▶ Written exercise: Reproduce the news article below on the parties' get-out-the-vote spending word for word, in full.

▶ Excerpt to read:
======

Advertisement
YOU ARE HERE: LAT HomeCollections

CAMPAIGN 2000

Parties Bankroll Get-Out-the-Vote Efforts

Strategy: The GOP plans an unprecedented $100-million campaign, while the Democrats will enlist help from unions and other groups.

August 09, 2000|JEFF LEEDS | TIMES STAFF WRITER

Republican Party leaders say they will raise an unprecedented $100 million to mobilize voters for the November general election with a mix of television and radio advertising, direct mail, phone banks and door-to-door politicking.

The effort, which Democrats plan to combat with a multimillion-dollar organization drive of their own, marks a bid by the GOP to bolster its in-house turnout operation after years of counting on groups such as the Christian Coalition and the National Rifle Assn. to mobilize the conservative base. It represents a staggering 50% jump over the party's spending in 1996, GOP leaders said.

Fred Meyer, a former chairman of the Texas Republican Party and a friend of nominee George W. Bush, said the shift is modeled on an effort in Bush's 1994 run for Texas governor. In that race, strategist Karl Rove worked to identify swing voters and had the campaign pursue them with phone calls, mail and door-to-door visits. The combined effort raised turnout about 14%, Meyer said.

======

▶ Dataset records:
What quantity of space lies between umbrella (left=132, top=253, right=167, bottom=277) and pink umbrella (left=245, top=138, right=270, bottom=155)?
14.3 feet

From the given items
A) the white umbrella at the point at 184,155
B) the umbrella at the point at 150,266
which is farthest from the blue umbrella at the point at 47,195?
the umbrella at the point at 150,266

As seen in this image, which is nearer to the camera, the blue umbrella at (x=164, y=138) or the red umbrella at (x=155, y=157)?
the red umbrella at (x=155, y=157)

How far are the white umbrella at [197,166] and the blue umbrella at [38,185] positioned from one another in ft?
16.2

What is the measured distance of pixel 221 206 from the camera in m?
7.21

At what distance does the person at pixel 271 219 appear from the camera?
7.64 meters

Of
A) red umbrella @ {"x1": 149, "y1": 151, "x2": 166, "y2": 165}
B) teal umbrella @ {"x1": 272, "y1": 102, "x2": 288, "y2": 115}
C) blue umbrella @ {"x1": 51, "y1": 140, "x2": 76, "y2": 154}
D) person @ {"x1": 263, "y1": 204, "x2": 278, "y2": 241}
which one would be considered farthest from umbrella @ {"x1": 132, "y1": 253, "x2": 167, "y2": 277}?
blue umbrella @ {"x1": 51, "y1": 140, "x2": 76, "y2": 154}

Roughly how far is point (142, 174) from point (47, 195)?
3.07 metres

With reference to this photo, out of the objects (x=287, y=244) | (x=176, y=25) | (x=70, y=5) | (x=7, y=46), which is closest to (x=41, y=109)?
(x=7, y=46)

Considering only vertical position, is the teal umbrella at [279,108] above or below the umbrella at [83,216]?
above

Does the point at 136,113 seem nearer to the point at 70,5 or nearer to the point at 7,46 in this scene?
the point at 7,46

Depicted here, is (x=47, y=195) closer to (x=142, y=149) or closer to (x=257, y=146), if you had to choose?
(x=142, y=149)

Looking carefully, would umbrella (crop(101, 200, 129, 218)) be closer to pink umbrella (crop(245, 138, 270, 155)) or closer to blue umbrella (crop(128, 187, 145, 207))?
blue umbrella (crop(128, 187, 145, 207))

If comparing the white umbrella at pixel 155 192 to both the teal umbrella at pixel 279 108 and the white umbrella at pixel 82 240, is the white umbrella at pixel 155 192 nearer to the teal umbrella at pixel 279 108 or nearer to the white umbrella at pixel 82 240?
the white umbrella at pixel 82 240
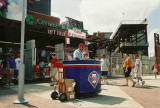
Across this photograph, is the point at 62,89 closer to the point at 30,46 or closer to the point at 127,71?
the point at 127,71

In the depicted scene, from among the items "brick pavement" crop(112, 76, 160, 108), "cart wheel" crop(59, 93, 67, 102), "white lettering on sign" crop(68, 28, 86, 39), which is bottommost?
"brick pavement" crop(112, 76, 160, 108)

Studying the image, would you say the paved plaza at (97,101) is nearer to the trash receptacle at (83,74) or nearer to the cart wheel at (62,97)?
the cart wheel at (62,97)

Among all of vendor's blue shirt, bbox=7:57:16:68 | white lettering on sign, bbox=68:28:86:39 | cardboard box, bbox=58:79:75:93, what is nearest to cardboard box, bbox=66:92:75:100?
cardboard box, bbox=58:79:75:93

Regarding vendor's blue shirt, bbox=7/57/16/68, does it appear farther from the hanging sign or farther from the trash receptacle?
the hanging sign

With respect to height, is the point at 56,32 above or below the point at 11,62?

======

▶ Correct result:
Advertisement
YOU ARE HERE: LAT HomeCollections

CAMPAIGN 2000

Parties Bankroll Get-Out-the-Vote Efforts

Strategy: The GOP plans an unprecedented $100-million campaign, while the Democrats will enlist help from unions and other groups.

August 09, 2000|JEFF LEEDS | TIMES STAFF WRITER

Republican Party leaders say they will raise an unprecedented $100 million to mobilize voters for the November general election with a mix of television and radio advertising, direct mail, phone banks and door-to-door politicking.

The effort, which Democrats plan to combat with a multimillion-dollar organization drive of their own, marks a bid by the GOP to bolster its in-house turnout operation after years of counting on groups such as the Christian Coalition and the National Rifle Assn. to mobilize the conservative base. It represents a staggering 50% jump over the party's spending in 1996, GOP leaders said.

Fred Meyer, a former chairman of the Texas Republican Party and a friend of nominee George W. Bush, said the shift is modeled on an effort in Bush's 1994 run for Texas governor. In that race, strategist Karl Rove worked to identify swing voters and had the campaign pursue them with phone calls, mail and door-to-door visits. The combined effort raised turnout about 14%, Meyer said.